By passing -v on the command line, these verifiers will be run after each benchmark computation and the outcome will be printed. While this can identify several problems with your code, for most algorithms it will not be a comprehensive check and cannot be understood as a correctness proof.

Pipeline interface

In some cases the more flexible GMS' pipeline interface may prove useful, especially when testing different variants of several steps of your code. The benefit of this class is that it will benchmark each step of the execution separately for arbitrary sequences of steps.

Defining your pipeline class

To get started you should define a subclass of GMS::Pipeline. Then add a function for each individual step, you can specify the order of execution later at instantiation time. This class should be stateful, i.e. provide all required data as members.
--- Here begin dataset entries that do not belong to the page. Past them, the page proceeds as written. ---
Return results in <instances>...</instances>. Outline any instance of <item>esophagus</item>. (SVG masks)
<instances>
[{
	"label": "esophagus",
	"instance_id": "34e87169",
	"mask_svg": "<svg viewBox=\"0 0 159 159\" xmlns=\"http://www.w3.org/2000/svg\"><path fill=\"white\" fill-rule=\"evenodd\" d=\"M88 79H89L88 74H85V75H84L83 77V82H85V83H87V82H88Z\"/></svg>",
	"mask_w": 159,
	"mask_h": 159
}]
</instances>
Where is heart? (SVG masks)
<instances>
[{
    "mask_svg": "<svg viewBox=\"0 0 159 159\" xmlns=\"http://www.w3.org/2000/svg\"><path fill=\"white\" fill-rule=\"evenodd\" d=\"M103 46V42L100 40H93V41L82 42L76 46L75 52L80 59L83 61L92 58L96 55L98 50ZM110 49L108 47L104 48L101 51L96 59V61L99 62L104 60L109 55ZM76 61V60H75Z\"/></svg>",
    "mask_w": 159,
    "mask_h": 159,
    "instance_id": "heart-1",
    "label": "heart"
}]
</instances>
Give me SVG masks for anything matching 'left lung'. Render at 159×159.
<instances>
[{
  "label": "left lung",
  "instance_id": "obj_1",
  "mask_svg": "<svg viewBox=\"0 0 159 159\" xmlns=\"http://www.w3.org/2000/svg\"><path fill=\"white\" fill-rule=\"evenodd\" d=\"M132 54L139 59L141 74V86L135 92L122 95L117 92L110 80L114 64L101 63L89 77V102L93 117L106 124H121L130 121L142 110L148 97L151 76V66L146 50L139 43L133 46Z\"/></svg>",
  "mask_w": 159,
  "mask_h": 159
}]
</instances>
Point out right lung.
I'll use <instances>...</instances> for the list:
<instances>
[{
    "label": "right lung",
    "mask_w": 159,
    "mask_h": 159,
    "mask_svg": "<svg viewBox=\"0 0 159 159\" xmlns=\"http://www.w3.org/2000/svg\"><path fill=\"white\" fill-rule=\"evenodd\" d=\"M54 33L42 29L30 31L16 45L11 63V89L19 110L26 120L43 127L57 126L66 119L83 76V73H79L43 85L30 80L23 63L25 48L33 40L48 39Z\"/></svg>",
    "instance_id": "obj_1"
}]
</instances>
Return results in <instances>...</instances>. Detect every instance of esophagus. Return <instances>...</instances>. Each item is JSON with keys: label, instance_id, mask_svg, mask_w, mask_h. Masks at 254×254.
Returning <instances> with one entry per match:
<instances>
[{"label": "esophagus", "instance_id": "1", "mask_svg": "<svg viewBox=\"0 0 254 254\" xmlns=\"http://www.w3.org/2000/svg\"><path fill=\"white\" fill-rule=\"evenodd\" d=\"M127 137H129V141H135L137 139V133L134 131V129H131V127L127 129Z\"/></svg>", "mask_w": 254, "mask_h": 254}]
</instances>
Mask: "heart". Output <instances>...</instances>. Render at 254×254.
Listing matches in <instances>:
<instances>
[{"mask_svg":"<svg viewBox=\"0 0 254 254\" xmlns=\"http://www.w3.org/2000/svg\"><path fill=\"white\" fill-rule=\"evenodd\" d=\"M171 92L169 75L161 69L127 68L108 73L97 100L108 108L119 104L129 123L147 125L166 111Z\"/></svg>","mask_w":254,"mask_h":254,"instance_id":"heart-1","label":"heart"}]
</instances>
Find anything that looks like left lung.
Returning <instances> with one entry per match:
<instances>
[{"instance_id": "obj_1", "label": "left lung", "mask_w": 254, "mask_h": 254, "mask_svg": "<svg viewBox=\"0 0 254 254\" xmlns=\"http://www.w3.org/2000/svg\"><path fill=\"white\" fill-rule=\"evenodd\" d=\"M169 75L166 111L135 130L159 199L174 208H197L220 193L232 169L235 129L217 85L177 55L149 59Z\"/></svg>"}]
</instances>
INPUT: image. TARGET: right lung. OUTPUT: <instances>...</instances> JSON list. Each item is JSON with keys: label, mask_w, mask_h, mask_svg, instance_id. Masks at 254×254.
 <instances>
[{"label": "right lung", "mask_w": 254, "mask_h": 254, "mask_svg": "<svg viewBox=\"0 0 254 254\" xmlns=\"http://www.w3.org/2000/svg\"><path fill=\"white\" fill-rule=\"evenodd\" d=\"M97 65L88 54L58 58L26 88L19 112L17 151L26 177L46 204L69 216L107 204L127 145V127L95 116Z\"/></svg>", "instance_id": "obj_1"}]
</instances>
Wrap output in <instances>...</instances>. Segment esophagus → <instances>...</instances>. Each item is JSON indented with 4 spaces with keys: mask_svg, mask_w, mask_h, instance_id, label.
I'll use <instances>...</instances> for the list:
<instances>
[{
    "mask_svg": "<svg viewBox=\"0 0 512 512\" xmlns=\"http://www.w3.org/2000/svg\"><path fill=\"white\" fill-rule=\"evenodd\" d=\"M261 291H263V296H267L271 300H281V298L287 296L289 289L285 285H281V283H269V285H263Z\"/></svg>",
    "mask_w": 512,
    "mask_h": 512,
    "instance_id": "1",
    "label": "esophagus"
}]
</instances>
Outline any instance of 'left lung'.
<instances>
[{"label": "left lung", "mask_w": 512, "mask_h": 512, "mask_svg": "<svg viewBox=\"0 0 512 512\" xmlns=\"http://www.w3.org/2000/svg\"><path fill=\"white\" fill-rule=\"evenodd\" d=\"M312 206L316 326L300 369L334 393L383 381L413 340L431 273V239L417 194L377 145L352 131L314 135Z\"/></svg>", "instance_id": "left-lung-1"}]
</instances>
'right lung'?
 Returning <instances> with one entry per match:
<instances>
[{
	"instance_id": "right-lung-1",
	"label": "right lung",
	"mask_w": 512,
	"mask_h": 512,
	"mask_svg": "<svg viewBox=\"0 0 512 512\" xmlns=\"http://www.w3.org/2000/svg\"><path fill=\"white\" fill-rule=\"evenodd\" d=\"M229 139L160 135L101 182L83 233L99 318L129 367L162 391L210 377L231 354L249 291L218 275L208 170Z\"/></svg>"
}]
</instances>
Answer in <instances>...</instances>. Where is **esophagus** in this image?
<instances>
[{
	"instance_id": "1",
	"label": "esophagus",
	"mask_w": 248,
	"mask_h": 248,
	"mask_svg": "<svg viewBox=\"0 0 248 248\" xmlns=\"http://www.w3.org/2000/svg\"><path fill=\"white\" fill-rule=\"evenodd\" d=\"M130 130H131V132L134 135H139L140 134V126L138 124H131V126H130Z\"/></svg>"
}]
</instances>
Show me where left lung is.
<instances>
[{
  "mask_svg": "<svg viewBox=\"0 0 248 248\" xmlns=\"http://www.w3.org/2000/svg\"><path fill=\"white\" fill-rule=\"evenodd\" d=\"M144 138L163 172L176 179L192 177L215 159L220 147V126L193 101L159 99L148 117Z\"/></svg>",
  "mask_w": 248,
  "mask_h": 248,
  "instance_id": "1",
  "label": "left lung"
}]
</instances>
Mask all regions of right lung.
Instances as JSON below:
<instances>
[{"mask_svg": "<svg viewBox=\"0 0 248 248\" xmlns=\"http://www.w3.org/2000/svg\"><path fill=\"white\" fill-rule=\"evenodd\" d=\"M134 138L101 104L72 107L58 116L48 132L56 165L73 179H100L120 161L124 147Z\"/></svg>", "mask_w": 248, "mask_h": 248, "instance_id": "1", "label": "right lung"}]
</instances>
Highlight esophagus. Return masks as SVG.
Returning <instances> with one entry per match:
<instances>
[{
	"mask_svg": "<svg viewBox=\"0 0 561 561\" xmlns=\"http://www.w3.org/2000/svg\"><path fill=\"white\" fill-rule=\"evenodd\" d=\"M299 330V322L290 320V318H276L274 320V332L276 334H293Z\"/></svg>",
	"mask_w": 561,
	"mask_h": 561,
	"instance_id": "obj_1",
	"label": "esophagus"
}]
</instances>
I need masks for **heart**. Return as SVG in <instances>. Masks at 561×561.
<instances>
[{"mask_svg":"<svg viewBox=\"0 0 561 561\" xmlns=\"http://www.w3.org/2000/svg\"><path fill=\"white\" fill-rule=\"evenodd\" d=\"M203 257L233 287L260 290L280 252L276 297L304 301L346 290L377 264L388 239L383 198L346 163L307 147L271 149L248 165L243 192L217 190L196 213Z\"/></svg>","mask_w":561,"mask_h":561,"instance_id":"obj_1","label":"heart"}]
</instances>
#include <gms/common/cli/cli.h>
#include <gms/common/pipeline.h>
class MyPipeline : public GMS::Pipeline}
{
public:
// If you will need benchmark-specific arguments, pass them to the constructor,
// otherwise at least the input graph should be specified here.
MyBench(const GMS::CLI::Args &args, const CSRGraph &csr_graph) : args(args), csr_graph(csr_graph);
// Define functions for the individual steps.
void convert() {
graph = std::move(do_something(csr_graph));
}
void preprocess() {
// Do something.
}
void kernel() {
// Do something.
}
private:
const GMS::CLI::Args args;
// Put state variables that are shared between steps here, e.g.:
RoaringGraph graph;
const CSRGraph &csr_graph;
}

Printing output

You can use the Pipeline::LocalPrinter method to add information to the output line, which provides output in the format described in Analyzing Output.

For example, from any method inside of your pipeline class you could call:

LocalPrinter << (pass ? "pass" : "failed");

to indicate whether a test passed or failed.

Instantiating the benchmark

To actually instantiate the benchmark you need to add the following code to your main function:

MyPipeline pipeline(args, graph);
// You can add arbitrary numbers of labels to the next run with `SetPrintInfo` to differentiate multiple runs:
pipeline.SetPrintInfo("algorithm-name", "no-preproc");
pipeline.template Run<MyPipeline>(args, &MyPipeline::convert, &MyPipeline::kernel);
pipeline.SetPrintInfo("algorithm-name", "preproc");
pipeline.template Run<MyPipeline>(args, &MyPipeline::convert, &MyPipeline::preprocess, &MyPipeline::kernel);

This way you can also implement multiple functions for the same task and specify different variants in the benchmark run.

Note that at this time if there are different numbers of steps involved this will also print outputs with different numbers of columns which should be considered when analyzing the output.